Shapeshifting is a profession. Which means, it involves jobs, contracts, roles, money. Except, it can be done in different manners.
Based on our observations and interviews, we’ve identified two main ways that ‘shapeshifters’ navigate their career: in-house or on-demand
Some shapeshifters are fully or closely attached to one organisation. They occupy a defined role: either one that they were recruited for, or one that shaped around them. After they’ve been in the organisation for a while, a need emerged, and their capacity was recognised. (you might wish to check out our use case)
Among those, we can distinguish between two ways of exercising the role, with different levels of authority, resourcing, access, constraints, and different challenges.
Some organisations formally appoint people to do connective work, with KPIs and expectations that roughly correspond to the function we described above. This is often with titles like Chief of Staff, Head of Special Projects, Innovation Lead. Check out this list of iconic shapeshifter roles.
People in those roles generally have a high enough level of access to leadership, typically by reporting directly to the CEO or a top executive. They also have a mandate to lean on, even if it can be contested, and the continuity that comes with a formal role.
It’s often a good sign for them if an organisation appoints them, yet the limited understanding of shapeshifter work overall can limit their capacity to act and impact their context. Their influence still depends on trust, clarity, and emotional intelligence rather than authority.
Core challenges:
How do you build real leverage when your mandate is in-between?
How do you work with a system while nudging it gently beyond itself?
Sometimes, shapeshifting is a secondary function, after internal promotion or personal evolution. Think of a lead teacher in charge of a whole-school project, an executive assistant acting as ‘business manager’ or ‘chief of staff’, or an emotionally intelligent data analyst who becomes a translator between teams and executives. You might also look at our note on adjacent roles.

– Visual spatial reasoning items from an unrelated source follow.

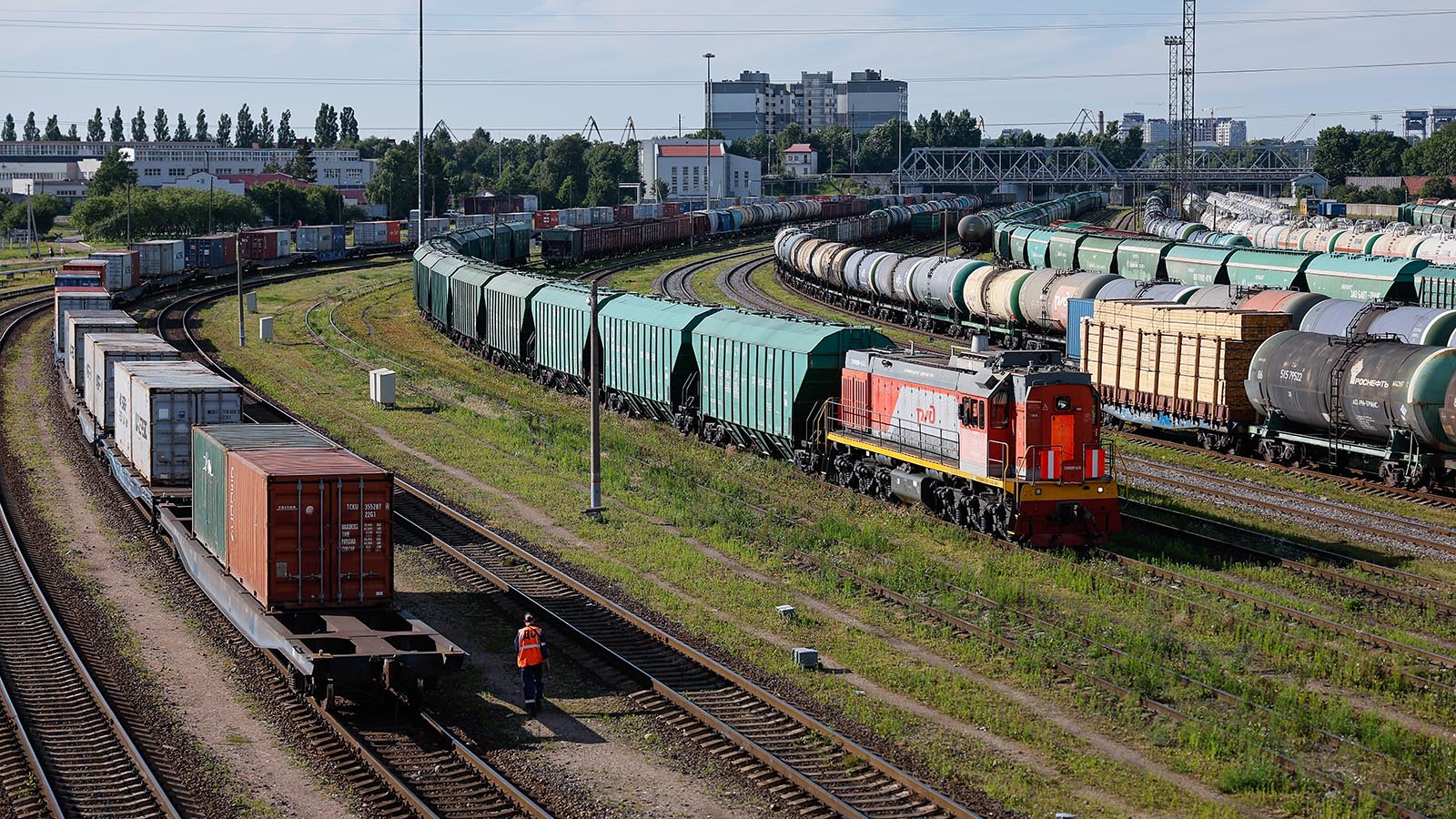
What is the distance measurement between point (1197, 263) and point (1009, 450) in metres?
38.5

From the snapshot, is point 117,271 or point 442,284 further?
point 117,271

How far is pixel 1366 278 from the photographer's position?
54406 mm

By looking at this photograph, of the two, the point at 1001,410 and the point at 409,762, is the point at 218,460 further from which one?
the point at 1001,410

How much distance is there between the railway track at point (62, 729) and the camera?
18.5 m

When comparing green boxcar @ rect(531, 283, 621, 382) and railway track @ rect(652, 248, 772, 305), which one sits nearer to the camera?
green boxcar @ rect(531, 283, 621, 382)

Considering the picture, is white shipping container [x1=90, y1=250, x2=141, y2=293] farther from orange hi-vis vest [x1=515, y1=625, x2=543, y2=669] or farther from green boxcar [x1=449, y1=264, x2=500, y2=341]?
orange hi-vis vest [x1=515, y1=625, x2=543, y2=669]

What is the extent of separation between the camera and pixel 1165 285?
51.8 meters

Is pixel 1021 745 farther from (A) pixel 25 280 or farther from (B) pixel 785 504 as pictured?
(A) pixel 25 280

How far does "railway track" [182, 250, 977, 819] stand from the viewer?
18.2 m

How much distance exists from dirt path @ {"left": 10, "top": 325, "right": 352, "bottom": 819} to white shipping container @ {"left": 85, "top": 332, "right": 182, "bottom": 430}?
220 centimetres

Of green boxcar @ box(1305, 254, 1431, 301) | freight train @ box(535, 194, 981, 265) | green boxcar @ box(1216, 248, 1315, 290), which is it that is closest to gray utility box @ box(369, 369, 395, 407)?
green boxcar @ box(1216, 248, 1315, 290)

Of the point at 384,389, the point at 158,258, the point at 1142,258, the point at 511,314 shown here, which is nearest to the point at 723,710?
the point at 384,389

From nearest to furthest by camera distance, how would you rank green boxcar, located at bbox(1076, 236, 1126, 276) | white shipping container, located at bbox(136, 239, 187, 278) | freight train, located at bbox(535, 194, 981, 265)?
green boxcar, located at bbox(1076, 236, 1126, 276) → white shipping container, located at bbox(136, 239, 187, 278) → freight train, located at bbox(535, 194, 981, 265)

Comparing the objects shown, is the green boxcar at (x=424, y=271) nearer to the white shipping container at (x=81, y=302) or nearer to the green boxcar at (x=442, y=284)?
the green boxcar at (x=442, y=284)
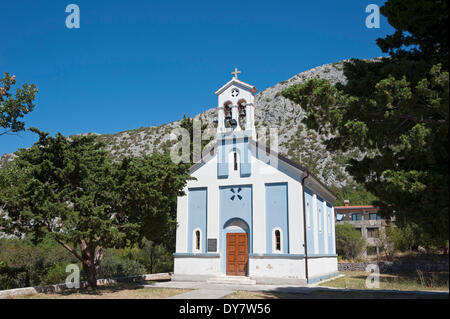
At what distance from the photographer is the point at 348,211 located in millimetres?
51938

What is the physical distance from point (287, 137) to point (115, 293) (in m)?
59.0

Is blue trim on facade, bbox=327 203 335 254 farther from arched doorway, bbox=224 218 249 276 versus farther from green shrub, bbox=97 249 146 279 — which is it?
green shrub, bbox=97 249 146 279

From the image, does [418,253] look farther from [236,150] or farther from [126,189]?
[126,189]

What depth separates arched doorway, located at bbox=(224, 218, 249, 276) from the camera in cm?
1969

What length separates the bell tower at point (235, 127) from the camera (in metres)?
20.7

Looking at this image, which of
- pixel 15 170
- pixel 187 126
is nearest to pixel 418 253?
pixel 187 126

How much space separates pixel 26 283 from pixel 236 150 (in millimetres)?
12866

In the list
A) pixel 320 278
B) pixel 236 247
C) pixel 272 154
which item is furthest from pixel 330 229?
pixel 272 154

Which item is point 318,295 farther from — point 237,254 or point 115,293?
point 115,293

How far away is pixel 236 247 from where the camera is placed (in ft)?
65.6

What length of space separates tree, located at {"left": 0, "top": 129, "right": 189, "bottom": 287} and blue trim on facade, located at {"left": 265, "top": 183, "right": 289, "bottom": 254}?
5497 mm
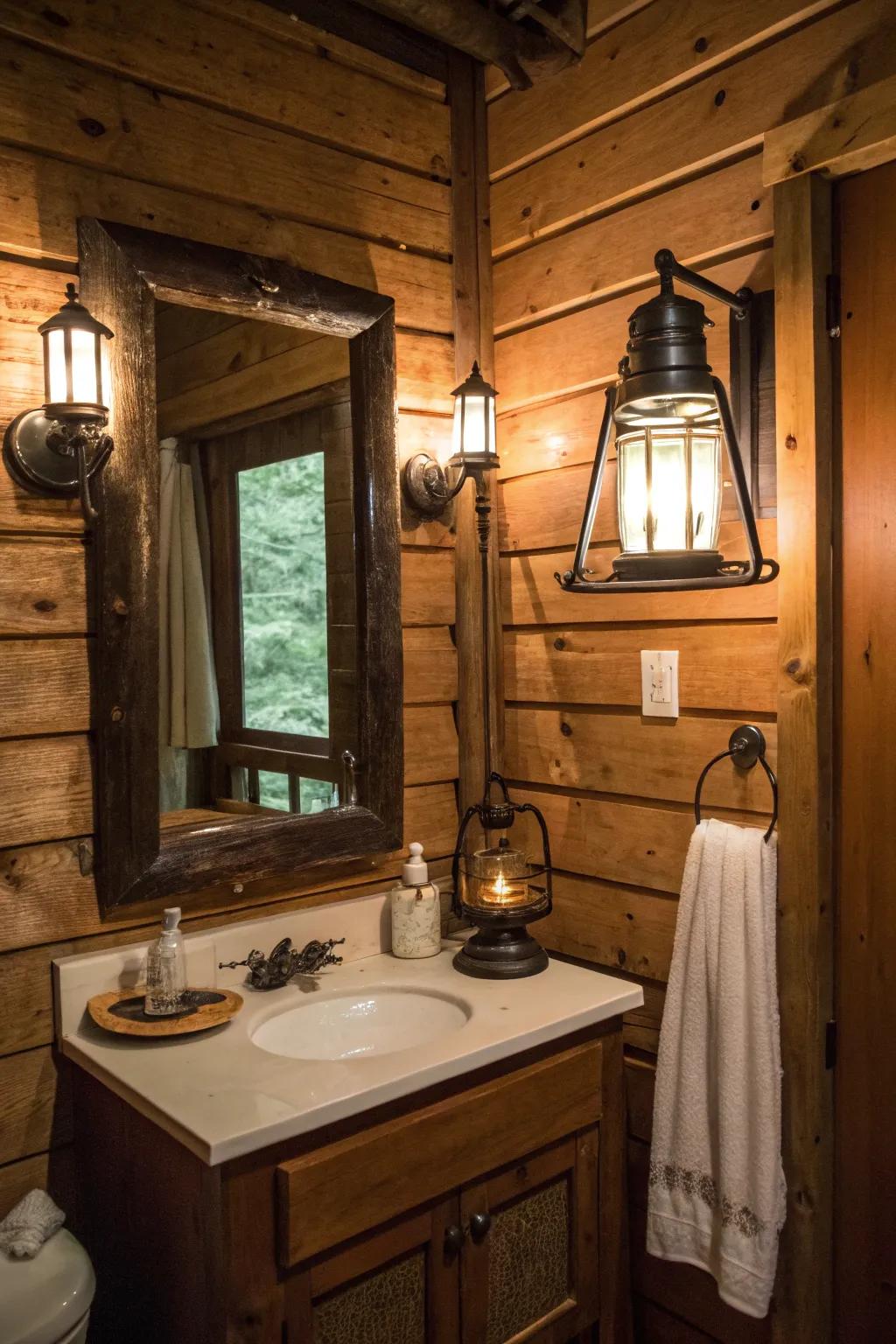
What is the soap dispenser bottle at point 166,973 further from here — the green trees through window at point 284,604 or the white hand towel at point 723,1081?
the white hand towel at point 723,1081

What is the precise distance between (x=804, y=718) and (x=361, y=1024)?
2.87ft

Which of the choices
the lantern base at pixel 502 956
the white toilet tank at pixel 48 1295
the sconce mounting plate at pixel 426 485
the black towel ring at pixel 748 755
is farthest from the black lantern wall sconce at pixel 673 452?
the white toilet tank at pixel 48 1295

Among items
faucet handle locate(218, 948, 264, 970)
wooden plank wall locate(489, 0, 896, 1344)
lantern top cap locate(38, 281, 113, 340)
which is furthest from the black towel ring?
lantern top cap locate(38, 281, 113, 340)

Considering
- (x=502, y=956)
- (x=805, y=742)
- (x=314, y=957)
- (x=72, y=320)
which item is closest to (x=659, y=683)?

These people often hold significant influence with limited or no formal authority. Coherence becomes part of their day job. Partly, this is a matter of ‘natural selection’: only those able and willing to do shapeshifter roles can reach positions of influence without formal authority. They also have to optimise for low-cost, achievable interventions, as they cannot easily mobilise resources for more. However, if the pressures of their standard job remain high, this can is very fragile – they may lose influence when a key person leaves or managers change, experience burn out from cumulating two jobs including one on the stealth, or be highly frustrated if they see others who contribute less but more visibly be rewarded ahead of them.
Core questions:
How do you make th work legible and visible?